━━━━━ Excerpted text ━━━━━
But the calculus metaphor at least offers a way to begin a conversation on
such a subject, one which so far as I know ... and I have no reason to know
.... is not frequently had.

Take care, all,

Nick

Nicholas S. Thompson
Professor of Psychology and Ethology
Clark University
nickthompson at earthlink.net
http://home.earthlink.net/~nickthompson/
 nthompson at clarku.edu



>
> ----------------------------------------------------------------------
>
> Message: 1
> Date: Fri, 7 Oct 2005 20:31:49 -0600
> From: Robert Holmes <rholmes62 at gmail.com>
> Subject: Re: [FRIAM] The laws of history
> To: The Friday Morning Applied Complexity Coffee Group
> <Friam at redfish.com>
> Message-ID:
> <857770150510071931k5250b9eem3a4b65ab573efcb9 at mail.gmail.com>
> Content-Type: text/plain; charset="iso-8859-1"
>
> Actually John Lewis Gaddis (a Yale history professor) writes at length on
> this in "The Landscape of History". He devotes a couple of chapters to
> drawing parallels betweeen various historical processes and
> self-organisation, sensitivity to initial conditions and the other usual
> suspects. He spoke at SFI on these parallels about a year ago.
>
> Robert
>
> On 10/7/05, Jochen Fromm <fromm at vs.uni-kassel.de> wrote:
> >
> >
> > Stuart Kauffman writes in his book "At Home in the Universe" on page
299:

> > "We lack a theory of how the elements of our public lives
> > link into webs of elements that act on one another and
> > transform one another. We call these transformations
> > 'history'. Hence with all the accidents of history,
> > one must engage in a renewed debate: Is there a place for
> > law in the historical sciences? Can we find lawlike patterns,
> > cultural, economic, and otherwise?"
━━━━━ Data extract ━━━━━
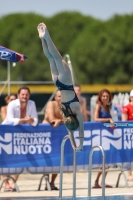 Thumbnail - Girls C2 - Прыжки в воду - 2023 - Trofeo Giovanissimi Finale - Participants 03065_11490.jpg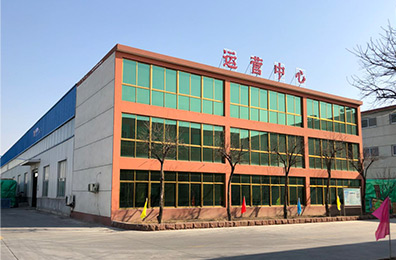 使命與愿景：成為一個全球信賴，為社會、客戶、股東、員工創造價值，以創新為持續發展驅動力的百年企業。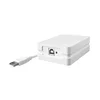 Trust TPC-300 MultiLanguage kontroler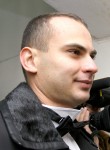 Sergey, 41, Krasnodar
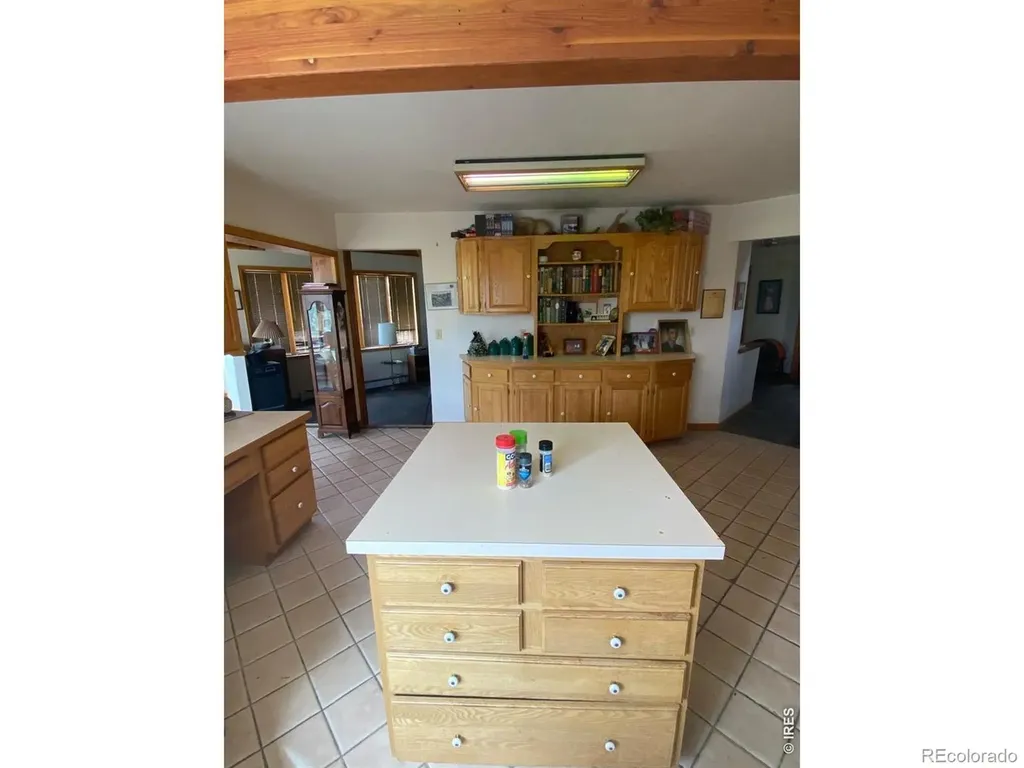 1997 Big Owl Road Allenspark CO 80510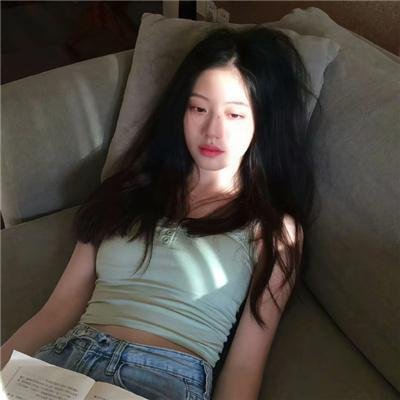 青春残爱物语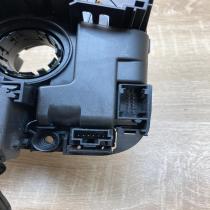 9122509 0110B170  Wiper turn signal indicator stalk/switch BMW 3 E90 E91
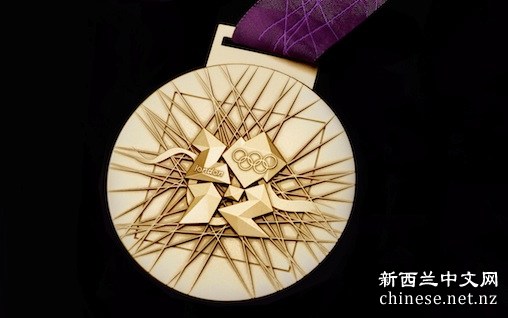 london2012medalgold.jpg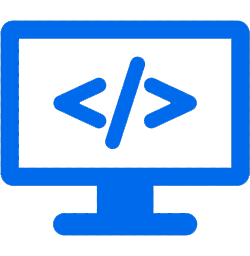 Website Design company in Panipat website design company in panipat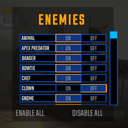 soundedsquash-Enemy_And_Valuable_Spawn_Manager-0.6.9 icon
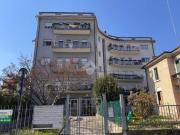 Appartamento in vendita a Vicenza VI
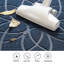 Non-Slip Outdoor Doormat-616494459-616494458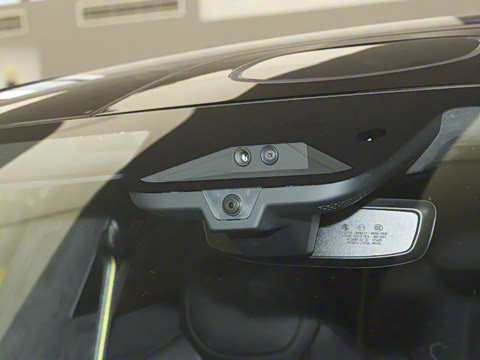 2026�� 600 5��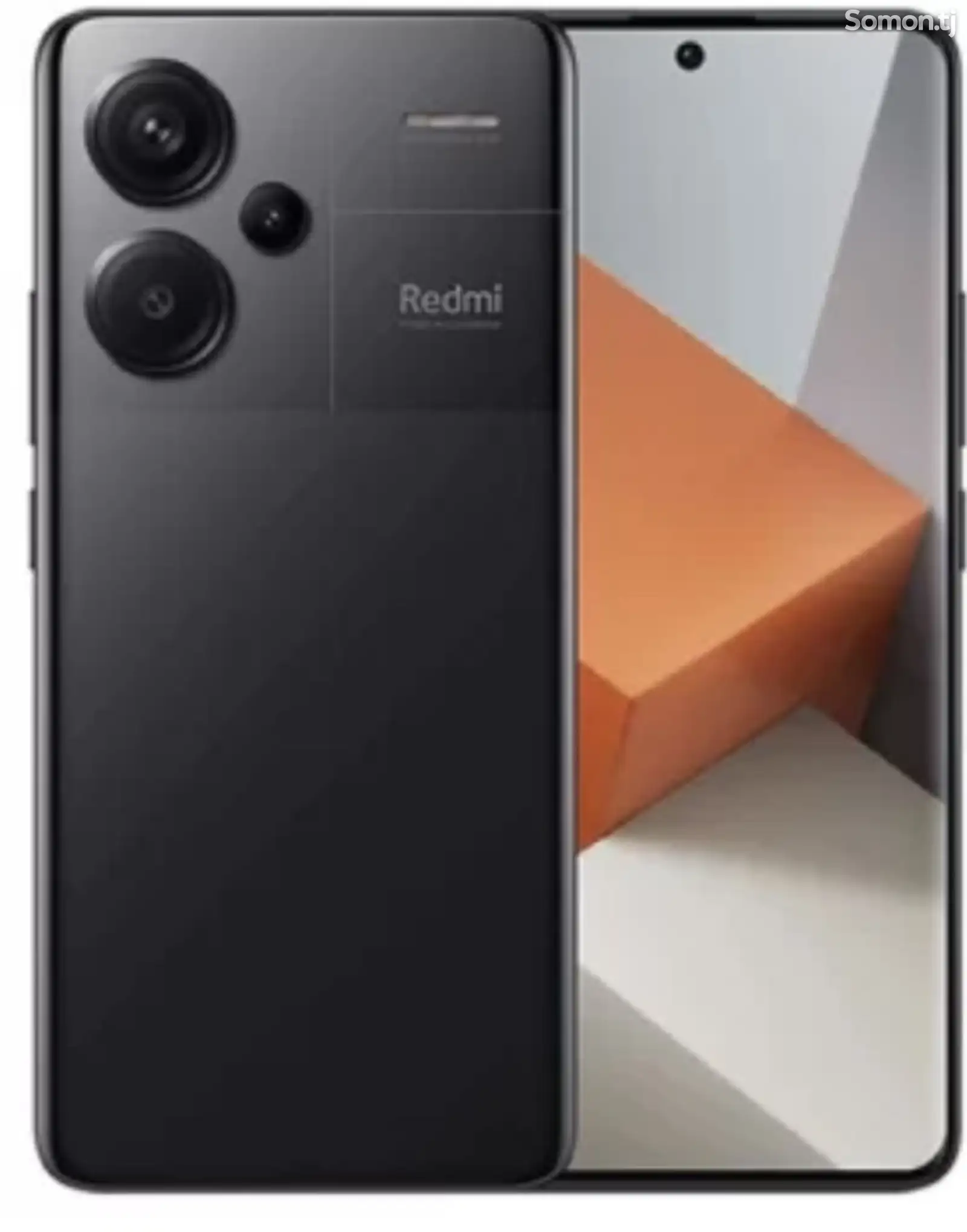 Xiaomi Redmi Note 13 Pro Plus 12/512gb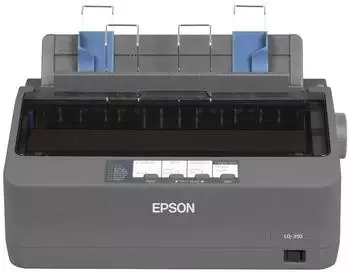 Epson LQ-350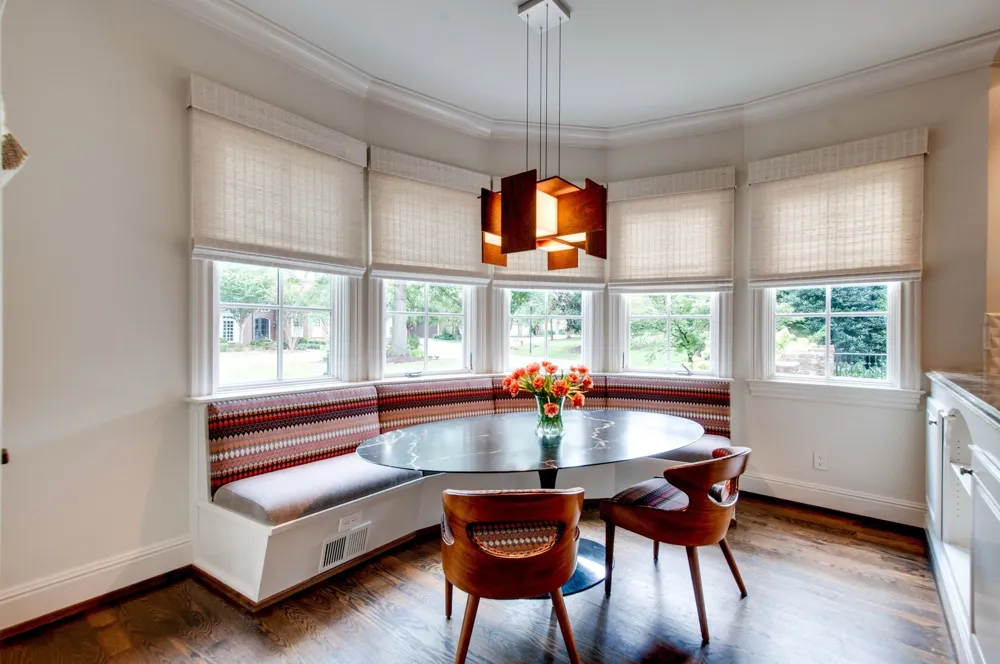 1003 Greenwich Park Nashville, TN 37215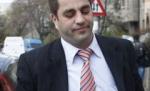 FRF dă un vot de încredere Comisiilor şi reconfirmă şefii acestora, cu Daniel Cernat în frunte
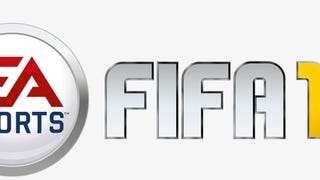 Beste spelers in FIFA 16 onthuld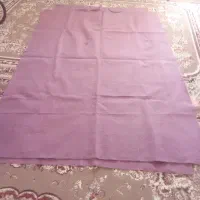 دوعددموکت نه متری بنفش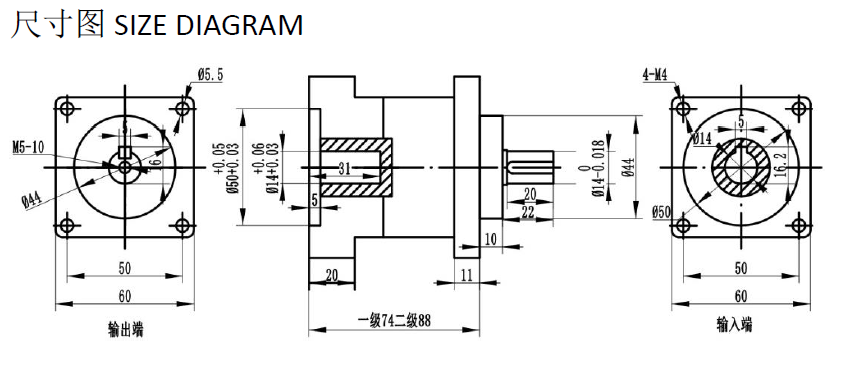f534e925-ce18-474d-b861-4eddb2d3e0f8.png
━━━━━
━━━━━ Data extract ━━━━━
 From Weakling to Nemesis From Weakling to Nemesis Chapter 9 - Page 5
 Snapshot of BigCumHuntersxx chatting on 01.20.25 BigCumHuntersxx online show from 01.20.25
━━━━━
Pick up the email exchange on the laws of history after its last line and keep writing it. The material has nothing to do with what you're asked to do.

▶ [Response to this task]:
> >
> > This question is quite similar to the question of Leo Nikolayevich
> > Tolstoy in his epic novel "War and Peace":
> > "Only by taking infinitesimally small units for observation
> > (the differential of history, that is, the individual tendencies
> > of men) and attaining to the art of integrating them (that is,
> > finding the sum of these infinitesimals) can we hope to arrive
> > at the laws of history.", War and Peace, Leo Tolstoy, Book 11, Chapter 1
> > http://www.online-literature.com/tolstoy/war_and_peace/
> > http://www.gutenberg.org/etext/2600
> >
> > Both Kauffman and Tolstoy are great story tellers, and
> > history is teld in stories, too. Is history just a collection
> > of stories or more? What do you think, can we establish universal
> > "laws of history", as they say? It is clear that the most
> > basic law which governs history is evolution and coevolution.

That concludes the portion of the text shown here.